Teherán evalúa «calendario, lugar, forma, contenido y garantías» para posibles negociaciones, mientras endurece su relación con el OIEA tras ataque israelí
Teherán, Irán – En un giro que podría redefinir la dinámica geopolítica en Medio Oriente, el régimen iraní anunció este sábado que está estudiando los pormenores para una posible reanudación de las conversaciones sobre su programa nuclear con Estados Unidos. El jefe de la diplomacia iraní y principal negociador, Abbas Araqchi, detalló que se están revisando «el calendario, el lugar, la forma, el contenido y las garantías requeridas» por Irán para eventuales negociaciones. Este anuncio llega en un momento de elevada tensión, luego de que un ataque sorpresa de Israel contra instalaciones nucleares iraníes el pasado 13 de junio, dos días antes de una reunión programada en Omán, truncara el último intento de diálogo. Araqchi enfatizó que la cuestión nuclear iraní no tiene solución militar y que la única vía es una negociación que salvaguarde los derechos de Irán, incluyendo el enriquecimiento de uranio.
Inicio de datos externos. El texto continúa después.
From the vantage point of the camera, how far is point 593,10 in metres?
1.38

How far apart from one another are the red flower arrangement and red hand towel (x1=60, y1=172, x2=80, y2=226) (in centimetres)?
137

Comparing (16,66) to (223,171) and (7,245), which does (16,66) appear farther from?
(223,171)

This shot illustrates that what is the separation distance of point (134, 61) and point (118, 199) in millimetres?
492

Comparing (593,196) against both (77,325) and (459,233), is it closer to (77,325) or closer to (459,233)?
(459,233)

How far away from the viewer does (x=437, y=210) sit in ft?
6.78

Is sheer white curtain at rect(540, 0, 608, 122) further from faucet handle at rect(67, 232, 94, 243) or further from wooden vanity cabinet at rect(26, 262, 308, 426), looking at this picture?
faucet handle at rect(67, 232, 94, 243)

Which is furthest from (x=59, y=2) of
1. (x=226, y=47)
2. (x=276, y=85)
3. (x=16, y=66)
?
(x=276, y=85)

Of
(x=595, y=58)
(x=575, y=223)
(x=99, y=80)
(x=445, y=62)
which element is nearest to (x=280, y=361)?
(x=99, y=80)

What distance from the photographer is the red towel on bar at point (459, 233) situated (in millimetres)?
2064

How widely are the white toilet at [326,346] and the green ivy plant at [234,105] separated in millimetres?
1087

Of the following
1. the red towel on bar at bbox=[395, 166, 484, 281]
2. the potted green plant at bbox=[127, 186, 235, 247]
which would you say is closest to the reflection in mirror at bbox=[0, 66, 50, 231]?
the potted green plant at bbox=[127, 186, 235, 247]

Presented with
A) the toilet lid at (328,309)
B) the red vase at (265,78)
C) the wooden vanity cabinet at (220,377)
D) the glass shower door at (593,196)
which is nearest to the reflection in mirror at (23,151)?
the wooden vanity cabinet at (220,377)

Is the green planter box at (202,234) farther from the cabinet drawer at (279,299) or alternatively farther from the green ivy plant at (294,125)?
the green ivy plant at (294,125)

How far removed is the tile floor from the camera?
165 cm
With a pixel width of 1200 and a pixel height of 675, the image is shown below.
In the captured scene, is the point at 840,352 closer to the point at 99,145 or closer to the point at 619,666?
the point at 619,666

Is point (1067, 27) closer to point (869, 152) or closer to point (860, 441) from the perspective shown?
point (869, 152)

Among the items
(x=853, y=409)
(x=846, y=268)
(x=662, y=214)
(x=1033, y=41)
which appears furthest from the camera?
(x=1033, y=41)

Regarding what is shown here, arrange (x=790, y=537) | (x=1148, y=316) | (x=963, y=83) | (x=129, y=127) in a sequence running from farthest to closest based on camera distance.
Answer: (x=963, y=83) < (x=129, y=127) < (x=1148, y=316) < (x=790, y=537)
Paralelamente a la consideración de nuevas conversaciones, Irán ha reestructurado drásticamente su relación con el Organismo Internacional de Energía Atómica (OIEA), el organismo de monitoreo nuclear de la ONU. Según Araqchi, la cooperación con el OIEA, aunque no se ha interrumpido, adoptará una «nueva forma», quedando bajo la estricta supervisión del Consejo Supremo de Seguridad Nacional del país. Esta decisión surge tras la promulgación de una ley que suspende los vínculos directos con el organismo internacional y es una respuesta directa a la acusación iraní de que el director del OIEA, Rafael Grossi, «facilitó» el ataque israelí-estadounidense al proporcionar información considerada «ambigua e inexacta». Este cambio de modalidad implica que todas las actividades y solicitudes de supervisión del OIEA serán revisadas y contestadas caso por caso por el Consejo, liderado por el presidente iraní Masud Pezeshkian y con las decisiones finales a cargo del líder supremo, el ayatolá Ali Khamenei. La medida subraya la desconfianza iraní y la determinación de salvaguardar su programa nuclear ante lo que perciben como una injerencia externa.